__Task A__:
In the abstract on NF-kappaB p50, what dose of trichostatin A were the mice given?
__Task B__:
Decide whether each statement agrees with the abstract on NF-kappaB p50. Answer yes or no, and quote the words from the abstract that decide it.
(i) The perfused hearts underwent 30 minutes of ischemia followed by 60 minutes of reperfusion.
(ii) H9c2 cardiomyoblasts were pretreated with TSA at 50 nmol/l.
(iii) Scrambled short interfering RNA eliminated the resistance of H9c2 cardiomyoblasts to simulated ischemia.

__Exercise text__:
################

Targeted deletion of NF-kappaB p50 diminishes the cardioprotection of histone deacetylase inhibition.

We have recently demonstrated that the inhibition of histone deacetylases (HDAC) protects the heart against ischemia-reperfusion (I/R) injury. The mechanism by which HDAC inhibition confers myocardial protection remains unknown. The purpose of this study is to investigate whether the disruption of NF-kappaB p50 would eliminate the protective effects of HDAC inhibition. Wild-type and NF-kappaB p50-deficient mice were treated with trichostatin A (TSA; 0.1 mg/kg ip), a potent inhibitor of HDACs. Twenty-four hours later, the hearts were perfused in Langendorff model and subjected to 30 min of ischemia and 30 min of reperfusion. Inhibition of HDACs by TSA in wild-type mice produced marked improvements in left ventricular end-diastolic pressure, left ventricular rate pressure product, and the reduction of infarct size compared with non-TSA-treated group. TSA-induced cardioprotection in wild-type animals was absent with genetic deletion of NF-kappaB p50 subunit. Notably, Western blot displayed a significant increase in nuclear NF-kappaB p50 and the immunoprecipitation demonstrated a remarkable acetylation of NF-kappaB p50 at lysine residues following HDAC inhibition. EMSA exhibited a subsequent increase in NF-kappaB DNA binding activity. Luciferase assay demonstrated an activation of NF-kappaB by HDAC inhibition. The pretreatment of H9c2 cardiomyoblasts with TSA (50 nmol/l) decreased cell necrosis and increased in cell viability in simulated ischemia. The resistance of H9c2 cardiomyoblasts to simulated ischemia by HDAC inhibition was eliminated by genetic knockdown of NF-kappaB p50 with transfection of NF-kappaB p50 short interfering RNA but not scrambled short interfering RNA. These results suggest that NF-kappaB p50 acetylation and activation play a pivotal role in HDAC inhibition-induced cardioprotection.

################

__Provided information__:
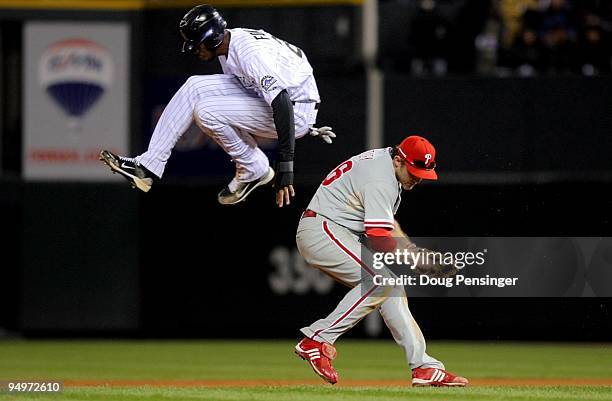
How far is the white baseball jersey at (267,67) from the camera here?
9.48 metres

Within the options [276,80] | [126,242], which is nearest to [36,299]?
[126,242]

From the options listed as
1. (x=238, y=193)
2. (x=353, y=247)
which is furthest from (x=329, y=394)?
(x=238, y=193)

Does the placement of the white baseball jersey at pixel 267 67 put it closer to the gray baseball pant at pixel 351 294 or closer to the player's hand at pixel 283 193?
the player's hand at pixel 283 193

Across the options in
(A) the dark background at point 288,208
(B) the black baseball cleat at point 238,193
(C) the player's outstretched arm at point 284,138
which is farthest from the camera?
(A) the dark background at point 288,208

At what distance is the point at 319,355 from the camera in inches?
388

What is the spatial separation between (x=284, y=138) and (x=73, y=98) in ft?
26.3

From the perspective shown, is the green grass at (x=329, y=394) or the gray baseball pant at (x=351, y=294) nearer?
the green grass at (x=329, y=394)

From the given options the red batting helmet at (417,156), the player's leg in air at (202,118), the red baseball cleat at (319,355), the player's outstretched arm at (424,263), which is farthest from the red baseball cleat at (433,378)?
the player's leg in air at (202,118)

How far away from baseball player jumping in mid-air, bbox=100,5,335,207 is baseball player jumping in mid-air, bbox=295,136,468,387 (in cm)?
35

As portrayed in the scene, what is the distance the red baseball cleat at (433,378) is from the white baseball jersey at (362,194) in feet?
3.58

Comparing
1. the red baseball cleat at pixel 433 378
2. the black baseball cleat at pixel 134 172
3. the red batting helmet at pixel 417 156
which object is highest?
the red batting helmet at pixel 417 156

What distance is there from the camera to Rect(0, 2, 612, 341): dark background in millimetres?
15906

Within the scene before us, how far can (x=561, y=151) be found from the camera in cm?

################

__Answer box A__:
0.1 mg/kg ip

__Answer box B__:
(i) No: "subjected to 30 min of ischemia and 30 min of reperfusion"
(ii) Yes: "The pretreatment of H9c2 cardiomyoblasts with TSA (50 nmol/l)"
(iii) No: "was eliminated by genetic knockdown of NF-kappaB p50 with transfection of NF-kappaB p50 short interfering RNA but not scrambled short interfering RNA"